課題: 唐がらし横丁の商店を描いた本文で、『殿村シャツ』のお内儀さんは注文品を渡す時に何をしてくれましたか？

掲載本文:
------------
路次に小林柳吉ちゃんとおことちゃん(*)と云ふ別嬪の姉弟が居た。

(*)おことちゃんは馬喰町永広堂香水問屋の番頭と結婚した。

 路次の左り角が『土屋三之助』(*)は活花の師匠で縁日やお祭りに窓格子を外し緋毛氈を敷いて弟子の作品を献花した。 

(*)宛名がまぎらわしいので郵便がよく間違って届いた。

 唐がらし横丁の右角が水菓子屋『水鎌』で、次が大きな陶器屋(せとものや)があり焼物(せともの)好きの母は清水焼の湯呑や龍の模様(がら)の高価な茶碗等買って呉れた。店で塗物等を商ひ二階で折箱等を造る『折屋小林』は歌が好きで()い声であった。毛を吊り下げた看板の髢屋(かもじや)(*)『瀬古(せこ)』のお爺さんは白い顎鬚を長くして居るのを小さい頃「アレを切って髢に売るんだ」と冗談を云われたのを眞実(ほんとう)と思ひ、そんなに生へるものかと吃驚(びっくり)した。*江戸時代の洒落にかもじやの看板で毛()がふれて居ると云った。

横町の名になる位、有名な『(とん)がらし屋(*)中嶋』はどこに秘伝があるのか他店で眞似できない味と香りは店の前を通るだけで好い香りがした。

(*)とうがらしと云わず土地ッ子はとんがらし横町と云った。

 旦那は魚川岸から養子に来たとか聞いたが威勢の良い人で町内、商店会の顔役で取り分けお祭礼(まつり)の時等骨を折った。桜井呉服(メリンス)屋があったり誂へ専門高級肌着の店『殿村シャツ(*)』はお内儀さんは丸髷を結った(いろ)っぽい美しい人で注文品を渡す時に香水を吹いて呉れた。

(*)殿村は神田駅前に移転。

 通りから前を広く空けて『清心丹髙木』は大きな店蔵で奥が庭の広い住居(すまい)で横に家作(*)が沢山有った。 (*)家作に画家になった神保朋世の父、車夫三ちゃんが居た。
------------
データ:
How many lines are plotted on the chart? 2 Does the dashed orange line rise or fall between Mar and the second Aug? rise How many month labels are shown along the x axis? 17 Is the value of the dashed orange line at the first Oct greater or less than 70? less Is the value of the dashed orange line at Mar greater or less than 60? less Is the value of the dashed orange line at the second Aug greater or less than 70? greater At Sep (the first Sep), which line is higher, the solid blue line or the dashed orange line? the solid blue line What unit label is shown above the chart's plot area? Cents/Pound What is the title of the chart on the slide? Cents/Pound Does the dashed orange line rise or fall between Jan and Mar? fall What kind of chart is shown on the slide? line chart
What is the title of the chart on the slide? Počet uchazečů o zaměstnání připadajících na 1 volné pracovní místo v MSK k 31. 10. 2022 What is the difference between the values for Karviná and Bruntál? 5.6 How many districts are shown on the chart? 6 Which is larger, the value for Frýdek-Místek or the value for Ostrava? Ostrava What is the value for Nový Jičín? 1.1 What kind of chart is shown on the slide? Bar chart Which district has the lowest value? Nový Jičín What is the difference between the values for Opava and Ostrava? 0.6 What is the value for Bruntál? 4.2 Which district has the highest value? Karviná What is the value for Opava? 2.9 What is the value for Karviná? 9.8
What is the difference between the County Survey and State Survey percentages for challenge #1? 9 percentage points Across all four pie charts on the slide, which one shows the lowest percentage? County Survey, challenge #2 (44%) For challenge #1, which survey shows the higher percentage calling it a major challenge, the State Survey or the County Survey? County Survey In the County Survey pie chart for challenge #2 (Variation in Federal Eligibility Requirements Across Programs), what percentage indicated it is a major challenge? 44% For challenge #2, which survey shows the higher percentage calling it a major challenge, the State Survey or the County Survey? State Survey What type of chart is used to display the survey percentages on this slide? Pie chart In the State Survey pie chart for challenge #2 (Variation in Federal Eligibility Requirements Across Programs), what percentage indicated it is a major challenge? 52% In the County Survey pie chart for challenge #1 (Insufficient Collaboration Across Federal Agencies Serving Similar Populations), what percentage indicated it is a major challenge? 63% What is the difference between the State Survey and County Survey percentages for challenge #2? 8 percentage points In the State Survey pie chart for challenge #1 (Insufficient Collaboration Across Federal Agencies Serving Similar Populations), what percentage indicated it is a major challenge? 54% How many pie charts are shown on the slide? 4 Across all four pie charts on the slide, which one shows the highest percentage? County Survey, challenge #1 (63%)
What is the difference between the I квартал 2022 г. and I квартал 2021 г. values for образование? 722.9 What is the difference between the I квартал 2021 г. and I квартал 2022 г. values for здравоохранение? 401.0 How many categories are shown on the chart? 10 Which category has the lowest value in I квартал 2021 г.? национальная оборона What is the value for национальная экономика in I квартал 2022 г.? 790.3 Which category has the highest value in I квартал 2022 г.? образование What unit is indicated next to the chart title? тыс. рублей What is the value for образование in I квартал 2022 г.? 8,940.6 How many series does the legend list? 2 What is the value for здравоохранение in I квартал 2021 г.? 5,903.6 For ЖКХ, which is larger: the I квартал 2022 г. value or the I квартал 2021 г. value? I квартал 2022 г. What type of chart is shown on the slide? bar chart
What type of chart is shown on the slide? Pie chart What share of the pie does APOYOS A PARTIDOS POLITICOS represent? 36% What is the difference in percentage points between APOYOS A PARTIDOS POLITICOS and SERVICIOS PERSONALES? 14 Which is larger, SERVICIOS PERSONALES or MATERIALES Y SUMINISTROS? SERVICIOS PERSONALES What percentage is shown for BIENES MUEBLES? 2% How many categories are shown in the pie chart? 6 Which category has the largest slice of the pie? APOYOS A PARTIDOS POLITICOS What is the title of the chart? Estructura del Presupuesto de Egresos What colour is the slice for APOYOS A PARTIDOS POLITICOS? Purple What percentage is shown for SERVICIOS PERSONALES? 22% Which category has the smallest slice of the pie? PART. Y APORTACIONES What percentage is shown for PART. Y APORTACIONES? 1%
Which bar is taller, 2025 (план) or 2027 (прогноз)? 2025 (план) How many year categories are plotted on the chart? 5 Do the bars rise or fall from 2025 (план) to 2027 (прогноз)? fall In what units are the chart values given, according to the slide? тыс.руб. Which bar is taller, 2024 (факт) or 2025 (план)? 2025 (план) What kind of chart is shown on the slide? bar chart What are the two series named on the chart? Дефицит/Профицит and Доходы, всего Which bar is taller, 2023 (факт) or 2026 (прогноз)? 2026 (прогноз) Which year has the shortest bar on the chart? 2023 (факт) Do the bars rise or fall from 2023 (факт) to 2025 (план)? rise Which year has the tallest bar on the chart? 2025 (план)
------------
演習の結果: 香水を吹いてくれました。